### Reading text
When I bought my car, it was a big deal that it could use bluetooth and sync to my phone for calls and music. The sales guy went on and on about it. I mostly listened to the radio on scan, so this was not a key feature for me, but I’ve come to love the hands-free calling. Last year, my friend bought a newer model of the car, and the bluetooth communication has expanded to maps, Pandora, and other apps. However, they are all still accessed via a cell phone. Now, cars and other vehicles are being designed with increasing connectivity and automation, making them a high-value addition to the IoT.
Features like real-time software updates, live feedback to drivers and insurance, predictive maintenance, and traffic management are all being developed and tested. However, wide scale deployment of these features requires connectivity solutions that aren’t dependent on the driver’s cell phone acting as a hub.
Using cellular connections for cars
Connecting a car to the internet provides a unique set of challenges since the device itself is generally in motion when you need network access. The easiest answer is connecting the car itself to a cellular network, since many of the potential problems, such as rapid connection handoffs, have already been solved.
The most common way to connect cars to the internet is via cell phones.

### What to do
A - Please list the car features that the passage on connected cars says are being developed and tested.
B - Carry on the passage on connected cars, starting right after its final sentence.

### Source excerpt
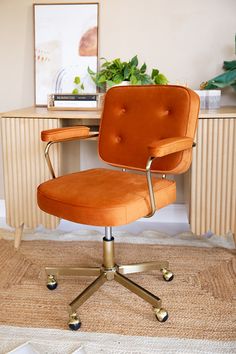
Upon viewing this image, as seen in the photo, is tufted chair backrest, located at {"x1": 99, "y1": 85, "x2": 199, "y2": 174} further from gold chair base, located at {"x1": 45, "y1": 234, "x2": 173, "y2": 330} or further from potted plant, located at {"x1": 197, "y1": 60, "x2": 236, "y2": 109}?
potted plant, located at {"x1": 197, "y1": 60, "x2": 236, "y2": 109}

### Responses to the tasks
A - Real-time software updates, live feedback to drivers and insurance, predictive maintenance, and traffic management.

B -
In order to make cellular connections in cars effective, 5G networks need to be widely deployed. 5G will provide a network that’s about 100X faster than LTE, enabling connectivity with both the stability and data rates necessary for real-time information management under rapidly changing environmental parameters, like traffic, obstacles, or weather.
WiFi enabled vehicles
If you’ve flown recently, you may have had the opportunity to pay exorbitantly for use of their in-flight WiFi. Buses and trains frequently have WiFi access, too. Scaling these systems for cars is appealing, both for use in the vehicle and for connecting the vehicle itself to the cloud. In particular, WiFi networks over short distances to other cars or local systems, like dedicated short-range communications (DRSC), may supplement other network options when coverage is limited or unavailable.
Emerging automotive connection technology
Although cellular is definitely the incumbent, plenty of other companies are working to develop new communications infrastructure for vehicles.
Valeo: They are building secure, high-speed connection options using both onboard telematics, and mobile connectivity technology.
Cohda Wireless: Specializing in wireless communication for automotive safety, they’ve had some major interest and investments from companies like Cisco and NXP.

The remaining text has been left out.